练习题目:
[a] 请用两句话概括下文关于芭蕉的文段。
[b] 根据下文关于芭蕉的文段，判断以下三种说法是否符合原文，逐一回答“是”或“否”，并准确引用原文中起决定作用的词句：（i）汉武帝下令移植到长安的芭蕉移植成功了；（ii）1982年在甘肃天水出土的石棺葬床现藏于甘肃省天水市博物馆；（iii）在中国艺术史上，芭蕉图案的出现早于芭蕉文学。

文本节选:
****************
明清时期绘画中芭蕉的文化意蕴探究
2023-06-07邹关调徐秀明
邹关调,徐秀明
(杭州师范大学 艺术教育研究院,浙江 杭州 311121)
芭蕉,作为一种热带、亚热带植物,主要分布在我国南方。据《三辅黄图》记载,公元前111年,汉武帝征伐南越(今广东、广西一带)后,曾下令将包括“甘蕉十二本”在内的南方“奇草”移植到长安,虽然这些芭蕉没有移植成功,却让芭蕉进入了中原文化的视野。
三国时期《南州异物志》中记载:“甘蕉草类,望之如树。……华大如酒杯,形色如芙蓉。……其茎如芋。取,濩而煮之,则如丝,可纺绩也。”[1]这对芭蕉的属性、种类、功用进行了详细记载。东晋卞承之的《甘蕉赞》、谢灵运的《维摩诘经十譬八赞·芭蕉》,南朝沈约的《修竹弹甘蕉文》《咏甘蕉诗》等涵盖诗、文、赋的文学作品都是以芭蕉为主题进行创作的。由此可见,芭蕉早在魏晋时期就在文学中有着一席之地。
在中国艺术史上,芭蕉图案则紧随芭蕉文学之后,约在南北朝至隋朝时期出现。1982年在甘肃天水出土的一石棺葬床(甘肃省天水市博物馆藏),葬床东面中间石板、南面右数第二块石板上都刻有芭蕉图案[2]14-16。德国学者劳悟达认为,在现存材料的基础上,这可能是中国艺术史中出现的最早的芭蕉图像之一,而这个石棺可以追溯到公元6世纪末。
****************
所给材料:
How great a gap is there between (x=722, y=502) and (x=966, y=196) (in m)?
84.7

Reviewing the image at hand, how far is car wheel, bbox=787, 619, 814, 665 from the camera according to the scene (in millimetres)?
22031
****************
参考解答:
[a] 据《三辅黄图》记载，汉武帝征伐南越后曾下令将芭蕉等南方“奇草”移植到长安，虽未成功，却让芭蕉进入了中原文化的视野，而芭蕉早在魏晋时期就已在文学中占有一席之地。芭蕉图案约在南北朝至隋朝时期出现，1982年甘肃天水出土的石棺葬床上刻有芭蕉图案，德国学者劳悟达认为这可能是中国艺术史中最早的芭蕉图像之一。

[b]
（i）否。原文：“虽然这些芭蕉没有移植成功”。
（ii）是。原文：“甘肃省天水市博物馆藏”。
（iii）否。原文：“芭蕉图案则紧随芭蕉文学之后”。